The Phantom of the Open
Film | Cert: 12A| ★★★★✩
Mark Rylance (Bridge of Spies, Don’t Look Up) and Sally Hawkins (Happy-Go-Lucky, The Shape of Water) both shine in this charming biopic about amiable imposter Maurice Flitcroft, who took the world of golf by storm in the late 1970s. Actor, writer and producer Simon Farnaby (Paddington 2, Ghosts) has adapted his own biography of Flitcroft (co-written with Scott Murray) for the big screen, while the director is Craig Roberts, whom you might know as the actor who starred in the 2010 comedy Submarine (Richard Ayoade’s award-winning directorial debut).
Barrow-in-Furness, 1976. A lowly shipyard worker facing redundancy in his middle age, Maurice Flitcroft (Rylance) finds himself at a loose end with plenty of time on his hands — a luxury he’s never had before. Encouraged by his wife Jean (Hawkins) to pursue his dreams, Maurice enters the qualifiers for the Open championship, the most prestigious golf tournament in the country, and accidentally gets through, despite not having played a single round in his life.

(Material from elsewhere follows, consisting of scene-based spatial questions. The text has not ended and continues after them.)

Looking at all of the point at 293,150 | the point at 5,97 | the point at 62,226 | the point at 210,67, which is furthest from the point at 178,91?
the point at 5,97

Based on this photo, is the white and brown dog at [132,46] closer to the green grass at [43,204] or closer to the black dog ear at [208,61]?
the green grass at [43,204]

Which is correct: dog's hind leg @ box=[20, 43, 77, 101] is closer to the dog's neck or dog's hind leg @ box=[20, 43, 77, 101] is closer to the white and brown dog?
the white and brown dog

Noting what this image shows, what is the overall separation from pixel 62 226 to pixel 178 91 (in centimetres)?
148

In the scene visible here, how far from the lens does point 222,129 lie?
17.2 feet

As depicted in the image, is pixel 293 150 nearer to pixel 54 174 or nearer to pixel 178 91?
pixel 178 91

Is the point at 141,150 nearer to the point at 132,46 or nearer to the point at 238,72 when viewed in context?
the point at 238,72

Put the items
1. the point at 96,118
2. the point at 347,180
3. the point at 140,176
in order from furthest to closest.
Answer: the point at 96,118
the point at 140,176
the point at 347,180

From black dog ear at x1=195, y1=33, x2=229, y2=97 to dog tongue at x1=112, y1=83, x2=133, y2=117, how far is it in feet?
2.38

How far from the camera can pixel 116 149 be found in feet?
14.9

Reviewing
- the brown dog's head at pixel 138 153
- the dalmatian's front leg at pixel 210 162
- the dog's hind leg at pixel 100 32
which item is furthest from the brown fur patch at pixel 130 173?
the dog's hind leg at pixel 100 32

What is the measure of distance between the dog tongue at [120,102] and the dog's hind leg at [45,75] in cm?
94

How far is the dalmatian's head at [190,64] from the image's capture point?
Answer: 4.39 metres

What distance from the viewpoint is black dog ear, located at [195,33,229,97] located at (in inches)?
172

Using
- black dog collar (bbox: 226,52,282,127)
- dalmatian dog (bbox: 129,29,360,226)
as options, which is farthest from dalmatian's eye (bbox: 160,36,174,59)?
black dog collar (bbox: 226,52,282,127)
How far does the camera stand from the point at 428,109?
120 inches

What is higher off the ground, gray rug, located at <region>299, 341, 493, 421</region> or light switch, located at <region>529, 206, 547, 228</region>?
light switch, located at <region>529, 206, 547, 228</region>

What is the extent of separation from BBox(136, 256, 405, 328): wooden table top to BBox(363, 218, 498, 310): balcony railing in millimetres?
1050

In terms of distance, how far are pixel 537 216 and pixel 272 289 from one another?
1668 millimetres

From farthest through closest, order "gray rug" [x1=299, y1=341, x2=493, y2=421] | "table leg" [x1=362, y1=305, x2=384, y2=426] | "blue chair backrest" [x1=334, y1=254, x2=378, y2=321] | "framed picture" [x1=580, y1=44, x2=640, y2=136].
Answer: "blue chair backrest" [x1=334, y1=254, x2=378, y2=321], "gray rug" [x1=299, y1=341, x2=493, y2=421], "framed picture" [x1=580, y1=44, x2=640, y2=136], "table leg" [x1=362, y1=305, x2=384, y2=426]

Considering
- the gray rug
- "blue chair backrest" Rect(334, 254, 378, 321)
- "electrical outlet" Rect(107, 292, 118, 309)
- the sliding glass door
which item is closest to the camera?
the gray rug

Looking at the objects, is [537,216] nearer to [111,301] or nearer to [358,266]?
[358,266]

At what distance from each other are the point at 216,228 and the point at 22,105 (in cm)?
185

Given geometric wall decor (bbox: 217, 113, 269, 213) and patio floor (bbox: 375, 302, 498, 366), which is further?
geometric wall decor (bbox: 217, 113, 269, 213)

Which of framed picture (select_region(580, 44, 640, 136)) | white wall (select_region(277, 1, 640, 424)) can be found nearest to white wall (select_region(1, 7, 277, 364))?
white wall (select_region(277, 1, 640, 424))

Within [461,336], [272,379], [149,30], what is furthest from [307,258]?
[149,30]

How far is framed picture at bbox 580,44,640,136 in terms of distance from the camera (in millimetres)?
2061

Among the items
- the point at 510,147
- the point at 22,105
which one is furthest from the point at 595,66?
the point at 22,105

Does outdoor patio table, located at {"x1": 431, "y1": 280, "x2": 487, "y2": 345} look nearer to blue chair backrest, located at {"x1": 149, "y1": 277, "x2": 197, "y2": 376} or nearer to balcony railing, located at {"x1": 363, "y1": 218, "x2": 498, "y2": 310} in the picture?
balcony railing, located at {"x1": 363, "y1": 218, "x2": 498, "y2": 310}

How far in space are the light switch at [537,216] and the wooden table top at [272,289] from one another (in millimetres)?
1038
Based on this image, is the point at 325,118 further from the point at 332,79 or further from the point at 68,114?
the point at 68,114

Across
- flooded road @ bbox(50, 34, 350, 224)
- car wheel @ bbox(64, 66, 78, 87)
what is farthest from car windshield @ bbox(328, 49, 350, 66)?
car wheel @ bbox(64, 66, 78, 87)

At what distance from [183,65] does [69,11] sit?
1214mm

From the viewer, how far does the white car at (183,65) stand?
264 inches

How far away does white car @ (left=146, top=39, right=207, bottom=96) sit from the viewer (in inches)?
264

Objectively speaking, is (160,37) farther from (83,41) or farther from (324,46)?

The laughs come thick and fast as he enters into a game of cat and mouse with Keith Mackenzie (Rhys Ifans), a mirthless representative for the golfing authorities who eventually bans him from entering the Open for life. Aided by his teenage twin sons (Christian and Jonah Lees), Maurice takes it upon himself to defy the ban by repeatedly entering and qualifying for the tournament under different fake names.
There is something magical about Roberts’s film, both in the way it looks and the story it mostly succeeds in telling. The director and screenwriter Farnaby together deliver a beautifully executed ode to British eccentricity. It’s a gorgeously layered tale of optimism and triumph in the face of adversity.
Although broaching gritty social issues only in passing, this richly rewarding film manages to tell a poignant and disarmingly charming story about a man who simply refused to give up on his dreams. Elevated by a truly outstanding turn from Rylance, The Phantom of The Open is not only highly watchable: it also manages to deliver just the right amount of wide-eyed optimism without becoming needlessly saccharine.